And after…her soft, prying questions that he ought not have cared to answer, but the earnest glimmer of her dark eyes made him want to tell her the truth because he knew then that she could handle the truth. Her acceptance of his answers and the way she seemed to quietly mull all this new information over in her sharp, quick-witted mind. How she leaned on one elbow, relaxing beside him on the damp carpet of leaves and pine needles, and he began to see her; not what he had thought she would be, but what she was. Reaching for any reason to keep her from leaving, he had told her a story about the stars, wondering if she would have any real understanding of anything he’d told her so far. She seemed to want everything he gave, though.

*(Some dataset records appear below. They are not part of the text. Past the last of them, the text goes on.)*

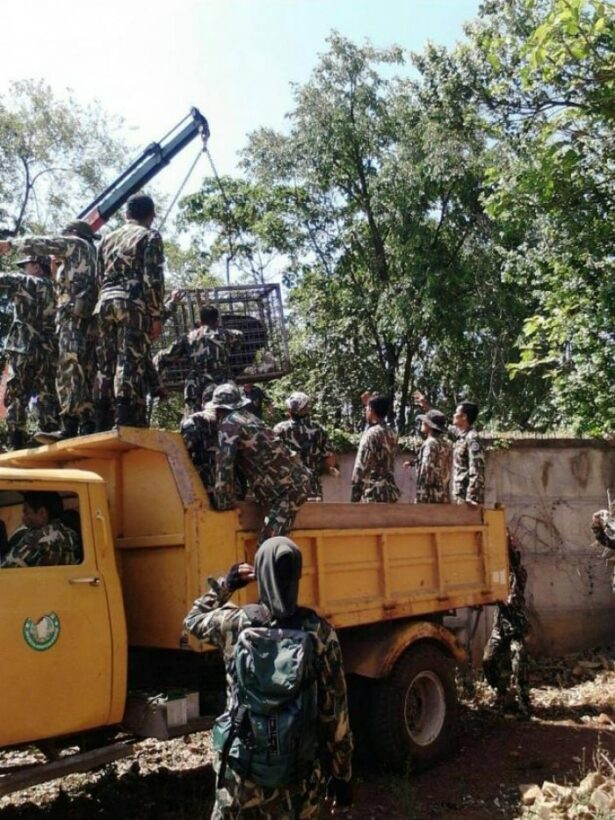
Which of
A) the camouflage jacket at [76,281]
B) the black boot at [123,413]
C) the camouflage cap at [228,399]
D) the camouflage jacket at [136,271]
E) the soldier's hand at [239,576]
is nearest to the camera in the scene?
the soldier's hand at [239,576]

There was no true fear in her for any of this unfamiliar place, and then came her soft confession. _“It is more deeply stirring to my blood…than any imagining could possibly have been.”_ He could see the momentary widening of her eyes, surprised at her own directness but not shrinking from it. She had shifted her position then and laid down on the ground, Nathaniel’s pulse quickening with the realization that she would be sleeping at his side…and that he wanted her to. She was turned over on her side and he had at last allowed himself to look at the entirety of her. The curve of her shoulder and hip, the dip of her waistline, their covering of blue silk illuminated by the moon and stars above, the white threads of the damask images picked out by their discerning light. The mud streaked across the petticoat. The top two buttons of her jacket lying open, and the rip at the cap of her left shoulder with the fine white linen shift showing underneath. The fact that he was suddenly so aware of all these things, and the fact that he had to talk himself out of reaching over to brush a fallen lock of her dark hair from her cheek when he found himself irrationally wanting to.

Nathaniel had been acutely aware of Cora’s presence in the doorway behind him just moments ago, too, as he and Jack and Uncas had argued with her father. She hadn’t said a word, her keen mind taking all of this in to judge the situation for herself as he now knew her to be utterly capable of doing. From the corner of his eye he had seen and felt the disgusted disappointment that crossed her lovely face at the conclusion, noted the tears in her eyes when she knew once and for all the kind of man desperation for numbers had turned her father into, and the Major’s true colors. She was gone before Heyward had threatened him, and even in his anger he had longed to follow her, to comfort her even as he despised her father’s refusal to uphold General Webb’s agreement. She was not her father. She was not the Major. She appeared to have chosen a side, and it was not theirs.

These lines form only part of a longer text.